Les filles d’honneur, aussi bougrement maquillées que la mariée. Le Vin d’honneur que même les chrétiens souhaitent sobre, aussi obligatoire que pompeux. Le parapluie pour la mariée, avec du Dollar ou l’Euro, s’il te plait. Le Franc Guinéen n’est pas convertible et çà n’épate point du tout sur les 5 vidéos commandés qui montrent la même scène. On l’oublie vite d’ailleurs. Abbas Yansané appelle çà « mariage pompeux ». Même si la dèche du couple commence moins d’un mois après ce grand jour.
Si tout ce la ne suffit pas, on se prépare pour la Saint-Valentin. Qui peut me définir cette sacrée amusette en Guinée et la ranger parmi nos émotions nègres ! Elle semble d’ailleurs trop compliquée pour la célébrer en famille.

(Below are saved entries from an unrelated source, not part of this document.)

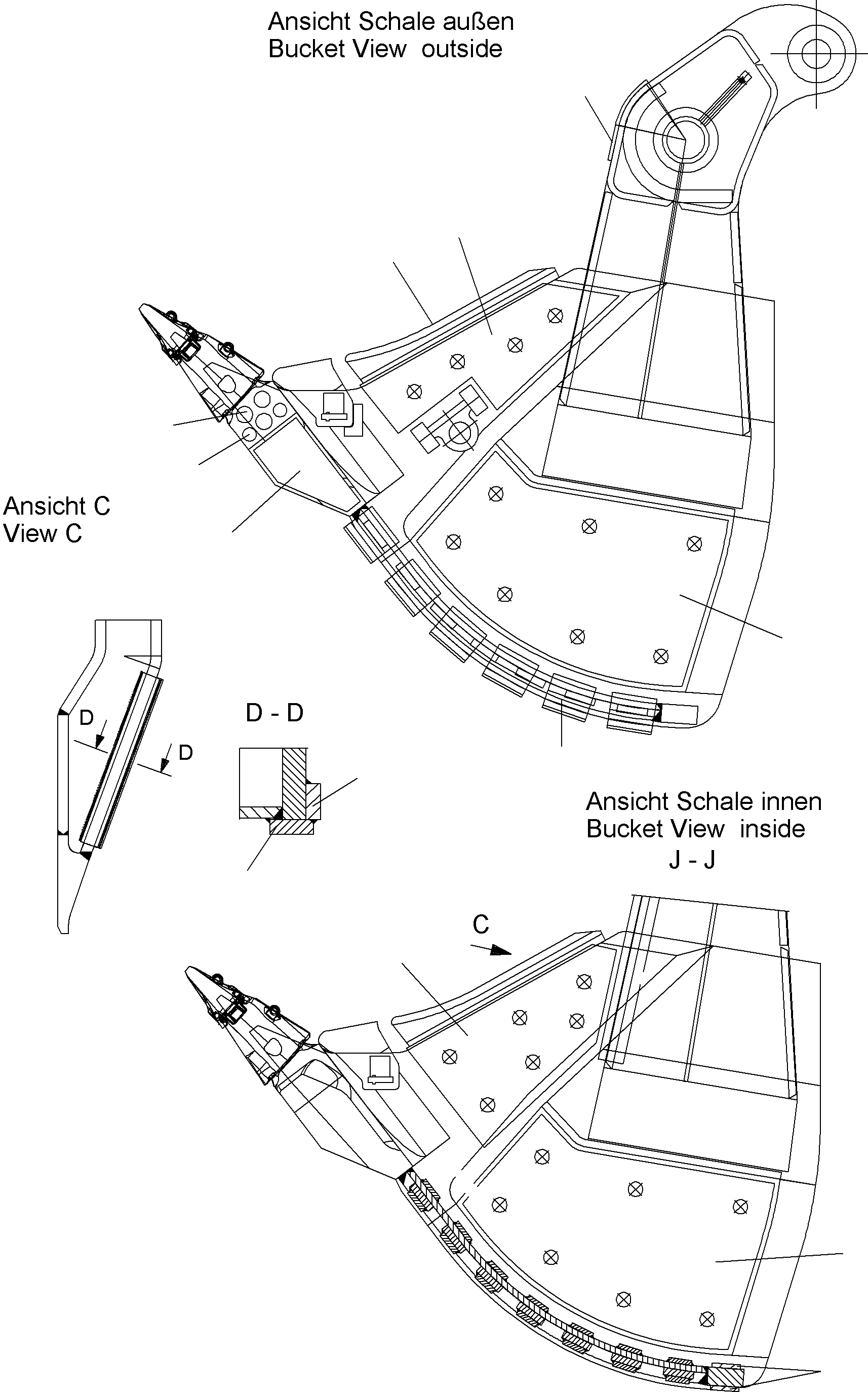 Ansicht Schale außen
Bucket View outside

Ansicht C
View C

D

D

D - D

Ansicht Schale innen
Bucket View inside
J - J

C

Il faut un cadre élargi, spécial, des décibels et bien sûr de l’argent! Alors on s’arrange avec d’autres copains et on fait même des annonces sur les ondes populaires de nos Radios et TV. Un jour nous suffit et on en parle même plus. Sinon qu’au collège et au Lycée !
Respectons les cérémonies de recueillement mortuaire ! Mais qu’en est-il des cas de maladies ? L’épidémie hémorragique à virus Ebola en est le cas extrême contre lequel notre pays remportera bientôt la victoire. Combien de chansons composées depuis son apparition? Mais aussi que de bruit et d’argent souvent mal orientés.
Les futurs candidats et leurs Etats-majors pourront-ils, voudront-ils privilégier une autre stratégie ? Le porte à porte argumenté de débats d’idées, de programmes politiques et idéologiques ne serait-il pas moins coûteux pour nous tous et, à la limite plus efficace pour montrer l’engagement des militants et responsables ? En lieu et place de longues files de véhicules bardés de haut-parleurs à décibels assourdissants pour le voisinage et pour le malheur des chercheurs de pitance quotidienne? On peut aussi programmer les rares stades et aires de jeux qui parsèment Conakry et l’intérieur du pays. Pour que vive une Guinée de Paix. On sait déjà que d’aucuns voudront aussi avoir des T-shirts de tous les candidats, pour ne pas manquer une goutte de la manne qui pleuvra.